Why Did Our HDFS Standby NameNode Crash? A Deep Dive into Block Recovery Bugs
A recent HDFS outage caused the Standby and Observer NameNodes to crash after heavy client load triggered block recovery failures, exposing a bug in commitBlockSynchronization that leads to mismatched block IDs and edit‑log inconsistencies, which can be fixed by applying HDFS‑17861.
During a production incident an HDFS cluster experienced a cascade of crashes: the Standby NameNode and the Observer NameNode both crashed shortly after a Trino task opened thousands of connections to several DataNodes, overloading them and causing loss of heartbeats.
Failure Chain Analysis
The overloaded DataNodes stalled, breaking heartbeats, block reports (IBR) and block receipt (FBR) with the NameNodes.
Because the NameNode could not receive block reports, some blocks were not closed properly, triggering block‑recovery and lease‑recovery processes.
During block recovery the last block group entered an unrecoverable state. The DataNode sent a commitBlockSynchronization RPC with the deleteBlock flag set to true, causing the problematic block group to be deleted. This behavior is documented in HDFS‑17358 (https://issues.apache.org/jira/browse/HDFS-17358).
The NameNode handled the commitBlockSynchronization request, deleted the block as instructed, and then attempted to close the file. Because the required replication factor was not satisfied, the close operation failed and no edit‑log entry was written. Consequently the Active NameNode recorded one fewer block than the Standby, creating a state mismatch.
The Active NameNode retried block recovery, succeeded, and wrote a CLOSE edit‑log entry.
The Standby NameNode fetched the new edit log from the JournalNode, applied it, detected the inconsistency, threw an exception, and crashed.
Bug Fix
The root cause was a bug in the handling of commitBlockSynchronization that allowed the deleteBlock flag to corrupt block state on standby/observer nodes. The bug was fixed in HDFS‑17861 (https://issues.apache.org/jira/browse/HDFS-17861). The patch is available in Apache Hadoop pull request #8120 (https://github.com/apache/hadoop/pull/8120).
Relevant Log Excerpts
2025-11-18 17:47:51,092 ERROR org.apache.hadoop.hdfs.server.namenode.FSEditLogLoader: Encountered exception on operation CloseOp [length=0, inodeId=0, path=/user/luca/data-pre/dc/Bee-Training-Data-Stage1/dir=data/.20251118161754_13.tgz.downloading, ...]

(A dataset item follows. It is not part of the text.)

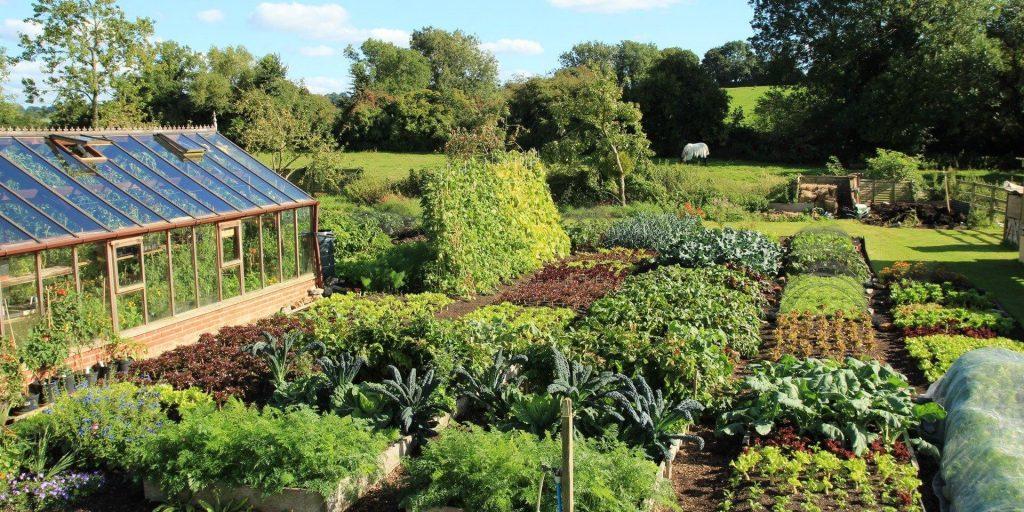 Image Result For Autumn Vegetable Garden Australia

java.io.IOException: Mismatched block IDs or generation stamps, attempting to replace block blk_-9223372036154398096_120505068 with blk_-9223372036154398096_120522931 as block # 1/2 of /user/luca/data-pre/dc/Bee-Training-Data-Stage1/dir=data/.20251118161754_13.tgz.downloading
at org.apache.hadoop.hdfs.server.namenode.FSEditLogLoader.updateBlocks(FSEditLogLoader.java:1145)
...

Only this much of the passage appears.